Foto: Ketua Umum Perhimpunan Hotel dan Restoran Indonesia (PHRI) Hariyadi Sukamdani saat Konferensi Pers di Hotel Grand Sahid Jakarta, Selasa (19/11/2024). |
NEMUKABAR.com - Ketua Umum Perhimpunan Hotel dan Restoran Indonesia (PHRI), Hariyadi Sukamdani, mengeluarkan peringatan keras terkait dampak kebijakan kenaikan Pajak Pertambahan Nilai (PPN) menjadi 12% yang akan berlaku pada tahun 2025. Ia menilai kebijakan ini dapat memicu efek domino yang mengancam kelangsungan usaha di sektor perhotelan dan restoran, serta berdampak luas pada tenaga kerja di industri tersebut.
Menurut Hariyadi, industri perhotelan dan restoran sudah menghadapi tekanan berat akibat penurunan daya beli masyarakat. Kenaikan PPN, meski hanya 1%, dinilai akan memberikan dampak signifikan, terutama bagi segmen pelanggan menengah bawah yang menjadi target pasar utama industri ini.
"PPN ini tidak hanya memengaruhi hotel dan restoran, tapi semua sektor. Namun bagi kami, dampaknya akan terasa langsung karena konsumsi masyarakat, khususnya yang target marketnya adalah menengah bawah," ujar Hariyadi dalam konferensi pers di Jakarta, Selasa (19/11/2024).
Hariyadi menjelaskan bahwa saat ini industri perhotelan dan restoran tengah menghadapi tiga tekanan besar atau triple hit. Tantangan tersebut meliputi:
Penurunan daya beli masyarakat.
Kebijakan kenaikan PPN menjadi 12%.
Pemotongan anggaran pemerintah, termasuk untuk perjalanan dinas dan akomodasi.
Ia menambahkan, kondisi ini memaksa pelaku usaha masuk ke dalam mode survival, dengan fokus pada pengendalian biaya operasional. Salah satu langkah yang mungkin dilakukan adalah penghematan melalui penyesuaian tenaga kerja harian (daily worker), yang bergantung pada omzet bisnis.
"Kalau penjualannya bagus, mereka bekerja.
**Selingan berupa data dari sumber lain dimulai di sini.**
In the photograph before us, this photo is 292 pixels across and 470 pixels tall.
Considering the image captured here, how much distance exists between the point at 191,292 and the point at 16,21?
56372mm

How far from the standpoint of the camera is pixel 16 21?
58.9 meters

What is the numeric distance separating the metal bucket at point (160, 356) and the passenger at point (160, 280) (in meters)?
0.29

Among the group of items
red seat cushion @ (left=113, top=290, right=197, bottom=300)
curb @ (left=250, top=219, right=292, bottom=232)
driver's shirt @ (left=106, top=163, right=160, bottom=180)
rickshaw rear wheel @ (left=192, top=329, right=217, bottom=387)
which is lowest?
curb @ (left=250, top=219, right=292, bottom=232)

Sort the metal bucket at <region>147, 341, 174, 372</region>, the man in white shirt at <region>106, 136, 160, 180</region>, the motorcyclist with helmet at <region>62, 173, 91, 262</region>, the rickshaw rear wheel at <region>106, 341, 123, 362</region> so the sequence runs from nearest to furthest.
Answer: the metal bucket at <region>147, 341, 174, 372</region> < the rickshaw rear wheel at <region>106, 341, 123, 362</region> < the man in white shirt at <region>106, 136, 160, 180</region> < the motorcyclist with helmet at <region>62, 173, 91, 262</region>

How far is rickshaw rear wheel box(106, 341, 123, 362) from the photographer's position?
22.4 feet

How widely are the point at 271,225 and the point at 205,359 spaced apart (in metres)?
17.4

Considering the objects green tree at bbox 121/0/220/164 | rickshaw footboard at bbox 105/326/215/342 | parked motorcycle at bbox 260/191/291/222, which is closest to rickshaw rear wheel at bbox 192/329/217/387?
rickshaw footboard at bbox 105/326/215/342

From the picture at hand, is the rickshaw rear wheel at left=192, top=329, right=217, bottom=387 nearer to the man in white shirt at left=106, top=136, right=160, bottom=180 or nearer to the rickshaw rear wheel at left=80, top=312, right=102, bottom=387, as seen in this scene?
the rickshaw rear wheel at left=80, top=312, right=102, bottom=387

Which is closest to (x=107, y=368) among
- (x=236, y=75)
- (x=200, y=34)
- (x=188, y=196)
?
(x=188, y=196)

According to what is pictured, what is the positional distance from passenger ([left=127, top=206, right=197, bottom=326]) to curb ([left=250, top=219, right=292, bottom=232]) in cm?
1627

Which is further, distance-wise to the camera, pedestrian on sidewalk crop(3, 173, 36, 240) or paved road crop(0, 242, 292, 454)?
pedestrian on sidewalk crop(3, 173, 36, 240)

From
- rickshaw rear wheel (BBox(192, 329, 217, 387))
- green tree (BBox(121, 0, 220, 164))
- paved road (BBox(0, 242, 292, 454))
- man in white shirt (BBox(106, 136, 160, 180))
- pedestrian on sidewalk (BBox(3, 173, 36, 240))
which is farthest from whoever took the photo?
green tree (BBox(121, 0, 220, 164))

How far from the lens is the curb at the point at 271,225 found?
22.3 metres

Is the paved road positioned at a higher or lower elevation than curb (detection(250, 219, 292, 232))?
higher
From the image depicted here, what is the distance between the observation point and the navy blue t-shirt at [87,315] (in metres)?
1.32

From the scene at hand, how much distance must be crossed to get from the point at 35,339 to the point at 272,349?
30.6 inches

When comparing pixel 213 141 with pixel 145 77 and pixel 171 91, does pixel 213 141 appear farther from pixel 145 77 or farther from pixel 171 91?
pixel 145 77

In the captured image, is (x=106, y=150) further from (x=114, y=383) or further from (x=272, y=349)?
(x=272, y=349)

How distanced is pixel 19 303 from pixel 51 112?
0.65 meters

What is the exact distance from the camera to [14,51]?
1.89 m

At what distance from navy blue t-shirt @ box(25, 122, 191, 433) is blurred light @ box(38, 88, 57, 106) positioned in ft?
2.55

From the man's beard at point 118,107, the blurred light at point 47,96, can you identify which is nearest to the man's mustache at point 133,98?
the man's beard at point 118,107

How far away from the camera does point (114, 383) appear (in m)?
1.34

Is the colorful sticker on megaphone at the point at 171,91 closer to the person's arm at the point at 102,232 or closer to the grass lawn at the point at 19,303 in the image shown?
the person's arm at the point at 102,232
Kalau tidak, ya terpaksa di-shutdown. Jadi, dampaknya cukup banyak," jelas Hariyadi.
Hariyadi juga menyoroti perbedaan kemampuan adaptasi antara daerah wisata internasional, seperti Bali dan Batam, dibandingkan daerah yang lebih bergantung pada pasar domestik. Menurutnya, daerah tanpa kunjungan wisatawan mancanegara yang signifikan akan mengalami kesulitan lebih besar.
PHRI mendesak pemerintah untuk mempertimbangkan kembali kebijakan kenaikan PPN dan pemotongan anggaran, dengan menggunakan data dari Badan Pusat Statistik (BPS) dan lembaga riset lainnya sebagai landasan keputusan.
"Kami berharap kebijakan ini dapat ditinjau kembali, karena dampaknya tidak hanya pada pelaku usaha, tapi juga pada tenaga kerja dan ekosistem pariwisata secara keseluruhan," pungkas Hariyadi.
Dengan potensi penurunan omzet dan efisiensi operasional, industri perhotelan dan restoran diprediksi akan menghadapi tantangan besar untuk tetap bertahan. Kebijakan kenaikan PPN ini perlu diimbangi dengan langkah strategis dari pemerintah untuk melindungi ekosistem usaha sekaligus menjaga stabilitas tenaga kerja di sektor pariwisata.